Organic farming is six to nine times more profitable than conventional farming, so it pays for local farmers to get the most money they can out of each acre of land. However, converting can be costly and complicated, leaving many farmers hesitant to do it.

But, working with its grain supplier, Cargill, Bell & Evans will offer market access for transition crops during the process of converting to certified organic. Farmers will be guaranteed a dedicated market for their certified organic grains through Bell & Evans.

It will also fund the Rodale Institute’s organic consulting program to work with farmers on proper organic farming techniques and transitioning and to help them achieve the certification they need.

“There’s a lot involved,” said Sechler. “You need crop rotation. You have to have really good coordination of crops and markets.”

He said the experts at Cargill and Rodale can help the farmers manage such issues.

Giant’s initiative, Martin said, is also helpful to the organic cause because it raises consumer awareness by educating customers about organics and asking them to help support sustainable farming.

“Giant is helping by connecting with the customers,” Martin said.

She said the investment these companies are making in promoting organic farming is smart.

“Organic is profitable,” she said. “In the U.S. it is the fastest growing area for food.
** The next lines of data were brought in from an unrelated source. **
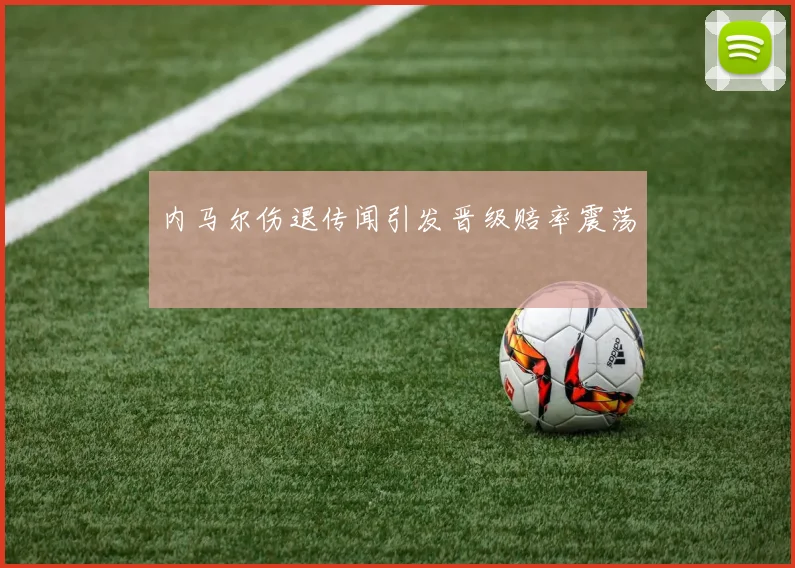 内马尔伤退传闻引发晋级赔率震荡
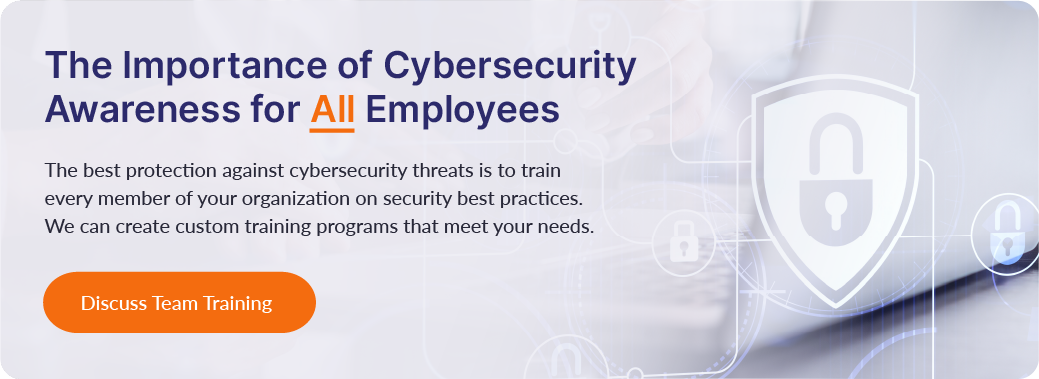 The Importance of Cybersecurity Awareness for All Employees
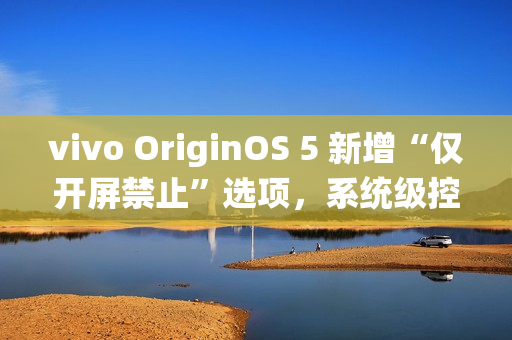vivo OriginOS 5 新增“仅开屏禁止”选项，系统级控制 App 摇一摇广告跳转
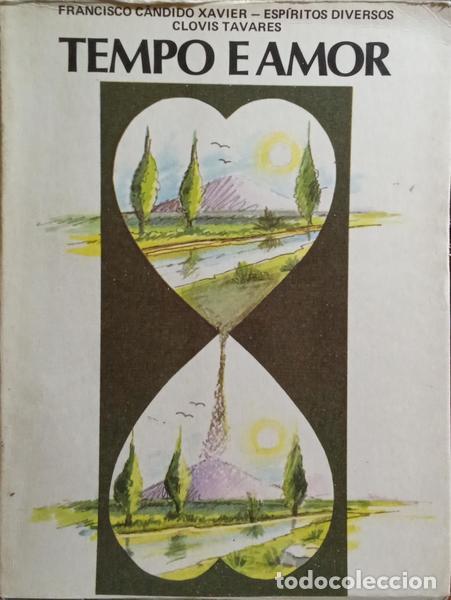 Libros: C&Acirc;NDIDO XAVIER. (Francisco), Clovis Tavares e outros. - TEMPO E AMOR. - Foto 1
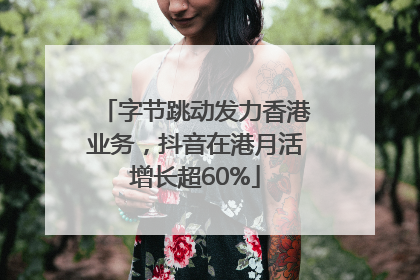字节跳动发力香港业务，抖音在港月活增长超60%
And, if you’re looking to the long term, a lot of commercial and industrial farming is just short-sighted.”

She also said it’s not just corporations in the food industry that should be interested in the cause.

“You need to ask ‘how do you make this healthier food available to your employees?’” Martin said. “You need to be the thinking about the food system and how we can improve and sustain the environment.

Martin said commitments by companies like Bell & Evans and the Giant Co. are a good start in the effort to get more stakeholders involved, but she said Rodale is hoping more corporations will get involved in promoting organic farming. “We’ve always worked with farmers and we always worked with consumers, but we can’t rely on that to make the massive changes we need to our food system.”